任务要求. 根据下方的阅读文本，seq2seq-based-CGEC 把语法纠错看作怎样的过程？

【NLP】文本生成、文本纠错 代码学习记录

seq2seq-based-CGEC:将语法纠错看作是一个从错误句子翻译为正确句子的过程。

1. 使用argparse模块解析命令行参数和选项

1.1 创建一个解析对象

parser = argparse.ArgumentParser()

1.2 向该对象中添加所需得命令行参数和选项,每一个add_argument方法对应一个参数或选项;

parser.add_argument()

1.3 调用parse_args()方法进行解析使用。

parser.parse_args()

1.4 HfArgumentParser是Transformer框架中的命令行解析工,它是ArgumentParser的子类,用于从类对象中创建解析对象。这里利用HfArgumentParser加载用于构建模型、微调模型的参数。

from transformers import HfArgumentParser

parser = HfArgumentParser((ModelArguments, DataTrainingArguments, Seq2SeqTrainingArguments))
model_args, data_args, training_args = parser.parse_args_into_dataclasses(args_list)

其中,ModelArguments中包含的是关于模型的属性;DataTrainingArguments中包含的是关于微调数据的属性;Seq2SeqTrainingArguments中包含的是模型微调的参数。

2. 设置随机种子seed

def set_seed(seed):
    random.seed(seed)
    np.random.seed(seed)
    torch.manual_seed(seed)
    if torch.cuda.is_available():
        torch.cuda.manual_seed_all(seed)
        
set_seed(training_args.seed)

3. 加载数据

设置一个data_files对象,同时保存train_file,validation_file,test_file三个文本;通过load_json将data_files中的内容保存至datasets中,使用相应的key(train,validation,test)即可得到训练集、验证集、测试集。

datasets={}
data_files = {}
if data_args.train_file is not None:
    data_files["train"] = data_args.train_file
if data_args.validation_file is not None:
    data_files["validation"] = data_args.validation_file
if data_args.test_file is not None:
    data_files["test"] = data_args.test_file
for key in data_files:
    datasets[key] = load_json(data_files[key])

所示数据.

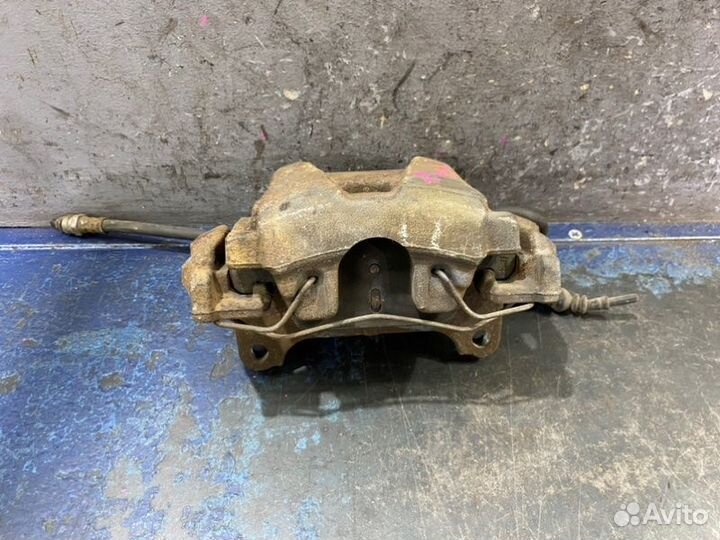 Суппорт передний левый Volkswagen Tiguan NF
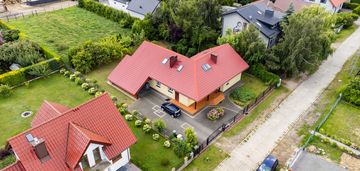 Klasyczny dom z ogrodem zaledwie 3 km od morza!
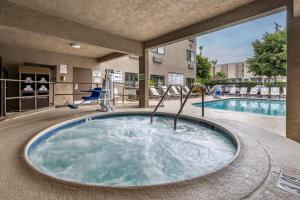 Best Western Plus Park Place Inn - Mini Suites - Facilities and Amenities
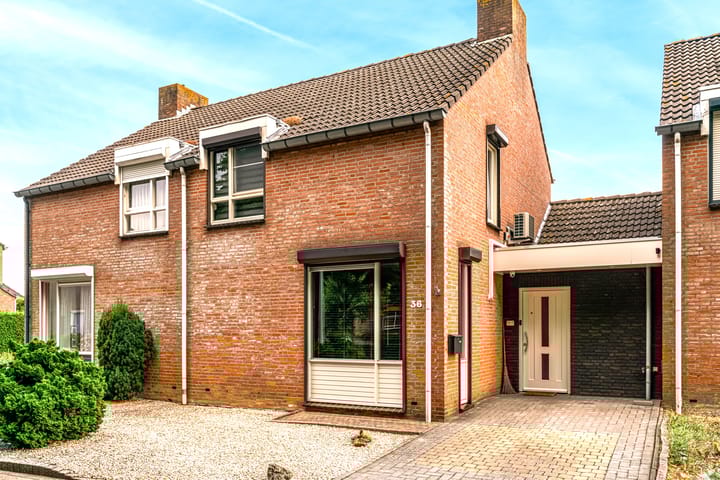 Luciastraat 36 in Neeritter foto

任务结果. 它把语法纠错看作一个从错误句子翻译为正确句子的过程。